# Transfer learning with Huggingface using CodeFlare

In this notebook you will learn how to leverage the **[huggingface](https://huggingface.co/)** support in ray ecosystem to carry out a text classification task using transfer learning. We will be referencing the example **[here](https://huggingface.co/docs/transformers/tasks/sequence_classification)**

The example carries out a text classification task on **[imdb dataset](https://huggingface.co/datasets/imdb)** and tries to classify the movie reviews as positive or negative. Huggingface library provides an easy way to build a model and the dataset to carry out this classification task. In this case we will be using **distilbert-base-uncased** model which is a **BERT** based model.

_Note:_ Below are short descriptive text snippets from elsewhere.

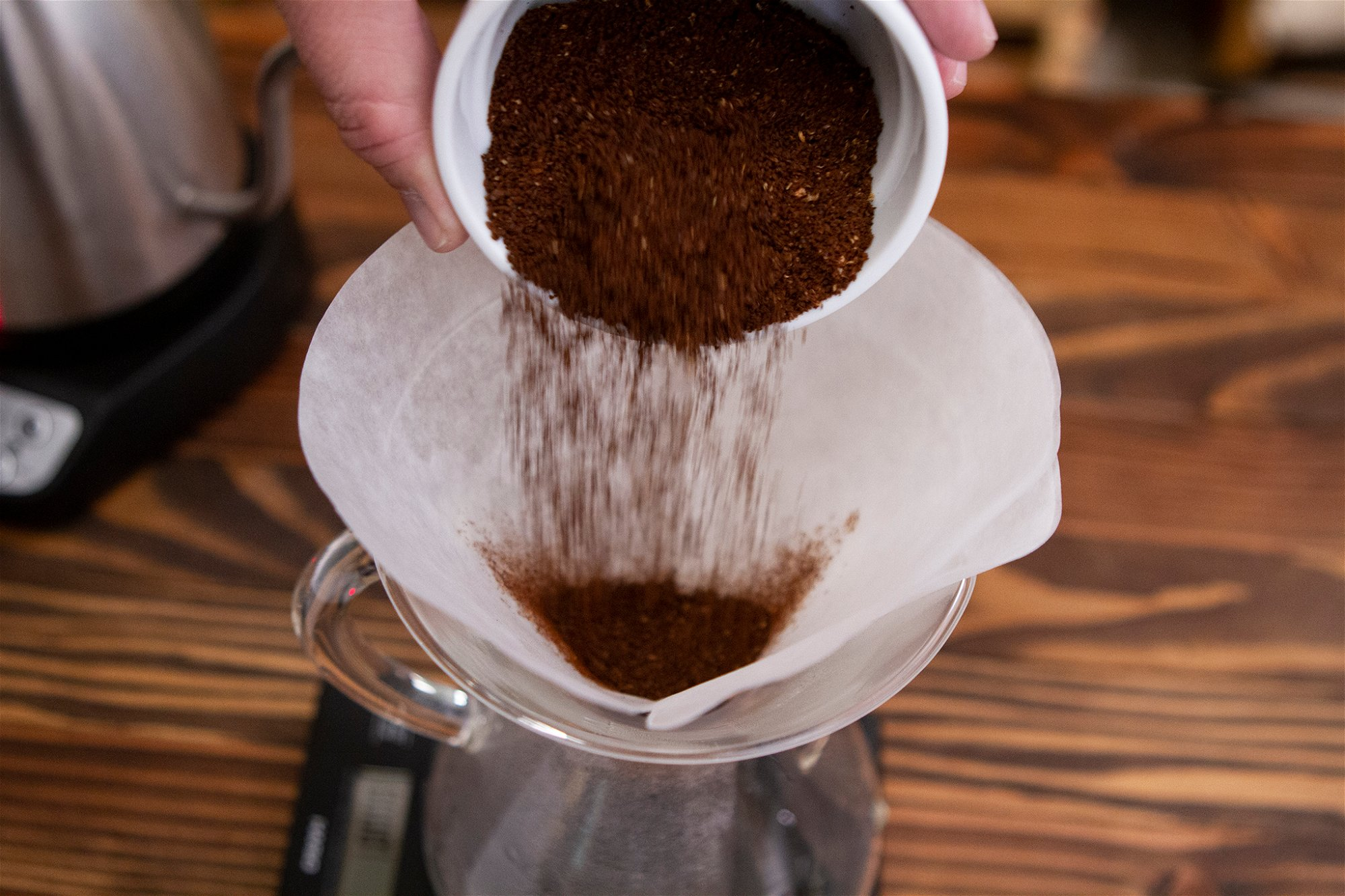 COFFEE GROUNDS POURING INTO CHEMEX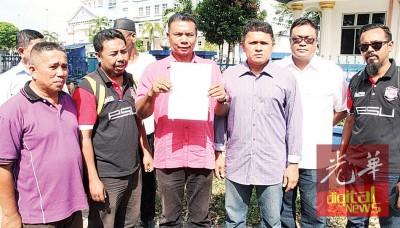 鲁斯里(右4)在巫统区部代表陪同下到威中警局报案。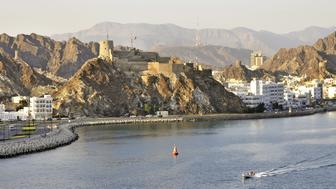 Hilltop fort on rocky outcrop overlooking the Muttrah Corniche and harbour in Muscat Oman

Huggingface has a **[built in support for ray ecosystem](https://docs.ray.io/en/releases-1.13.0/_modules/ray/ml/train/integrations/huggingface/huggingface_trainer.html)** which allows the huggingface trainer to scale on CodeFlare and can scale the training as we add additional gpus and can run distributed training across multiple GPUs that will help scale out the training.


### Getting all the requirements in place

In [None]:
# Import pieces from codeflare-sdk
from codeflare_sdk.cluster.cluster import Cluster, ClusterConfiguration
from codeflare_sdk.cluster.auth import TokenAuthentication

In [None]:
# Create authentication object for oc user permissions and login
auth = TokenAuthentication(
    token = "sha256~wTEk7b6J0jRiIGCCCl8f_uVRimPYqMjDjthEsQE5i9s",
    server = "https://api.mini2.mydomain.com:6443",
    skip_tls = True
)
auth.login()

Here, we want to define our cluster by specifying the resources we require for our batch workload. Below, we define our cluster object (which generates a corresponding AppWrapper).

In [None]:
# Create our cluster and submit appwrapper
cluster = Cluster(ClusterConfiguration(name='hfgputest', min_worker=1, max_worker=3, min_cpus=8, max_cpus=8, min_memory=16, max_memory=16, gpu=1, instascale=False))

Next, we want to bring our cluster up, so we call the `up()` function below to submit our cluster AppWrapper yaml onto the MCAD queue, and begin the process of obtaining our resource cluster.

In [None]:
cluster.up()

Now, we want to check on the initial status of our resource cluster, then wait until it is finally ready for use.

In [None]:
cluster.status()

In [None]:
cluster.wait_ready()

In [None]:
cluster.status()

Let's quickly verify that the specs of the cluster are as expected.

In [None]:
cluster.details()

In [None]:
ray_cluster_uri = cluster.cluster_uri()
print(ray_cluster_uri)

**NOTE**: Now we have our resource cluster with the desired GPUs, so we can interact with it to train the HuggingFace model.

In [None]:
#before proceeding make sure the cluster exists and the uri is not empty
assert ray_cluster_uri, "Ray cluster needs to be started and set before proceeding"

import ray
from ray.air.config import ScalingConfig

# reset the ray context in case there's already one. 
ray.shutdown()
# establish connection to ray cluster

#install additionall libraries that will be required for this training
runtime_env = {"pip": ["transformers", "datasets", "evaluate", "pyarrow<7.0.0"]}

ray.init(address=f'{ray_cluster_uri}', runtime_env=runtime_env)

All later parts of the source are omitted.